Oser le pardon!
« N’ayez de dette envers personne, sauf celle de l’amour mutuel ». C’est ce que nous demande S. Paul en 2electure; ajoutant que si nous aimons notre prochain nous accomplissons tout ce qui nous est demandé envers lui, tout ce que la Loi exige. L’amour ne fait pas de mal au prochain. Non seulement il ne fera rien d’injuste et de malveillant, mais il lui fera tout le bien possible. L’amour vrai du prochain nous ouvre sur l’infini de tout ce que nous pouvons faire de bon pour les autres.
Tout cela est bien beau et parait facile. Mais dans le concret, ce n’est pas toujours évident! La première lecture et l’évangile abordent justement le cas où l’amour du prochain a fait défaut; quand il y a eu offense et blessure et malversation entre nous. Comment réagir en pareil cas, pour ne pas entrer dans l’escalade de la violence et empirer une situation déjà conflictuelle?

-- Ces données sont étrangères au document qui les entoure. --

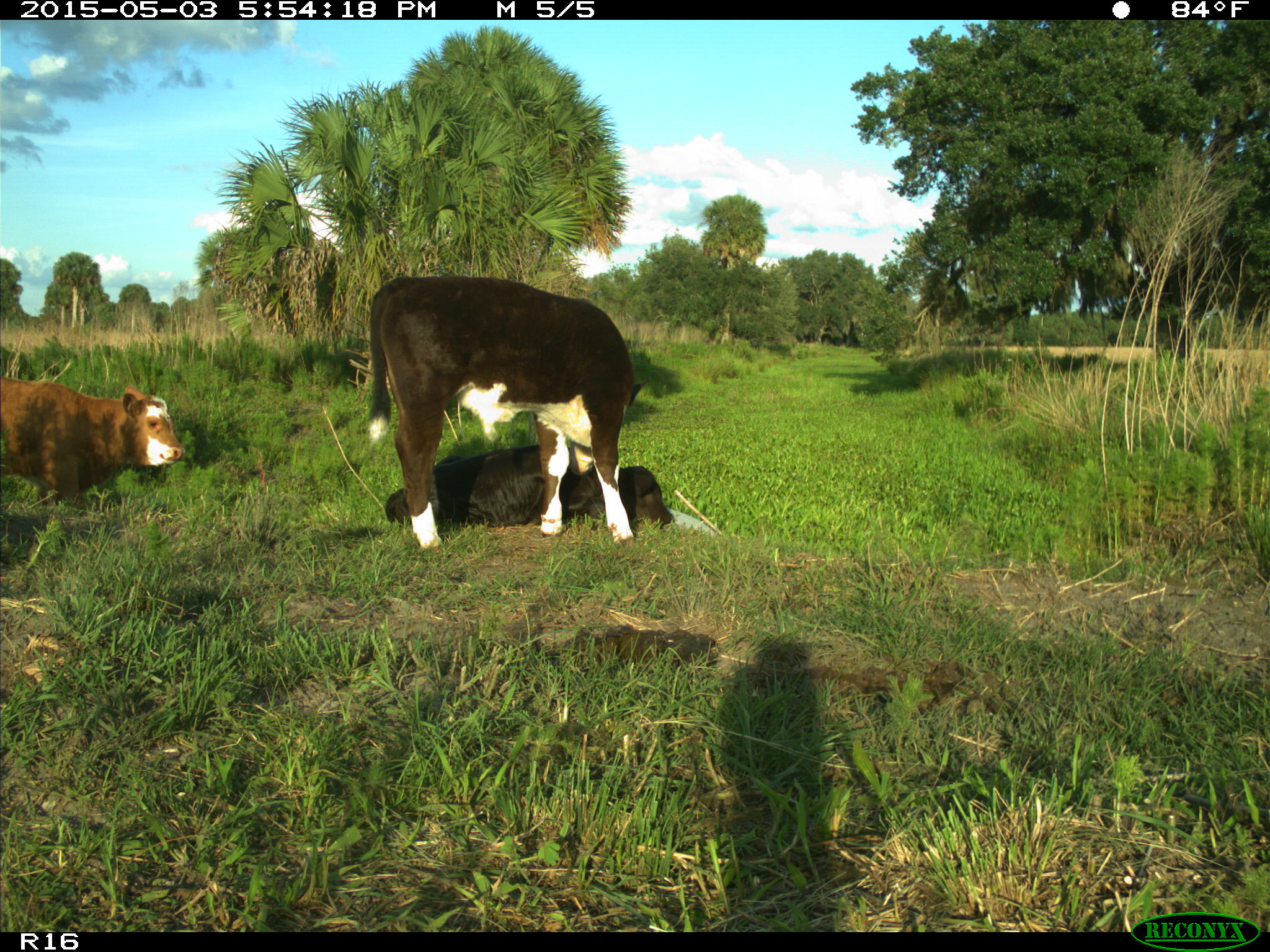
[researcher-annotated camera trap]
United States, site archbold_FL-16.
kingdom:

Il nous est proposé de ne pas prendre le parti de nous taire et d’exclure ce prochain qui nous a offensés, mais de le sauver en cherchant à reprendre contact avec lui. Ne sommes-nous pas les gardiens de nos frères et sœurs?
Notre vocation et notre capacité de dialogue avec notre prochain, quel qu’il soit, viennent de loin. Nous les tenons de source. « Au commencement était le Verbe, écrit l’évangéliste S. Jean; et le Verbe était auprès de Dieu, et le Verbe était Dieu. Il était au commencement auprès de Dieu. » Dieu lui-même parle. Il est Parole. Parole créatrice. Il a fait le monde par sa parole. Il a fait de nous des êtres de parole. Une parole qui n’est pas que des mots. C’est une pensée, une sagesse, des gestes concrets. Une parole qui demande qu’on l’écoute. Des propos qui tissent entre nous des liens et des réseaux de communion et de paix.
Dieu a parlé à Abraham, aux patriarches, à Moïse. Il a parlé aux prophètes. Il s’est dit et révélé en son Fils Jésus. Il s’est fait parole toute proche, humaine, sur nos chemins. Toujours il parle à qui veut l’entendre. Si Dieu nous a donné l’usage de la parole, c’est pour dire comme lui la paix, la réconciliation, le pardon. Une parole d’amour nous a fait; elle nous interpelle pour une réponse d’amour.
Car si Dieu nous parle, c’est pour que nous l’écoutions. Rappelons-nous Ézéchiel : « Fils d’Homme je fais de toi un guetteur pour la maison d’Israël. Lorsque tu entendras une parole de ma bouche, tu les avertiras de ma part. » C’est tout le sens de la mission prophétique que d’écouter Dieu qui parle et de communiquer son message aux autres. Entendre, accueillir et transmettre cette parole. Pour qu’elle puisse trouver une écoute et susciter une réponse qui soit conversion, changement, avenir meilleur, espérance.
Ce qui est dit de la correction fraternelle suggère qu’il nous faut parler franchement et faire aux personnes concernées les reproches appropriés. Il s’agit alors d’un cas particulier de cette condition générale dans laquelle nous sommes : gens de parole et d’écoute les uns à l’égard des autres. Écouter ou ne pas écouter, c’est l’enjeu de l’évangile, c’est l’enjeu de notre bonheur. Écouter jusqu’à accueillir, faire silence, nous convertir. Pour ensuite dire une parole qui porte et prend résonance divine : « Amen, je vous le dis«; tout ce que vous aurez lié sur la terre sera lié dans le ciel, et tout ce que vous aurez délié sur la terre sera délié dans le ciel. » C’est dire tout le sérieux et la gravité de nos dires.
Puissions-nous ne parler que par amour de charité, avec compassion, respect, justice. Le souffle divin passe alors en nous. Sachons l’écouter et communier ainsi à la Parole créatrice, libératrice, fondatrice d’alliance et de paix.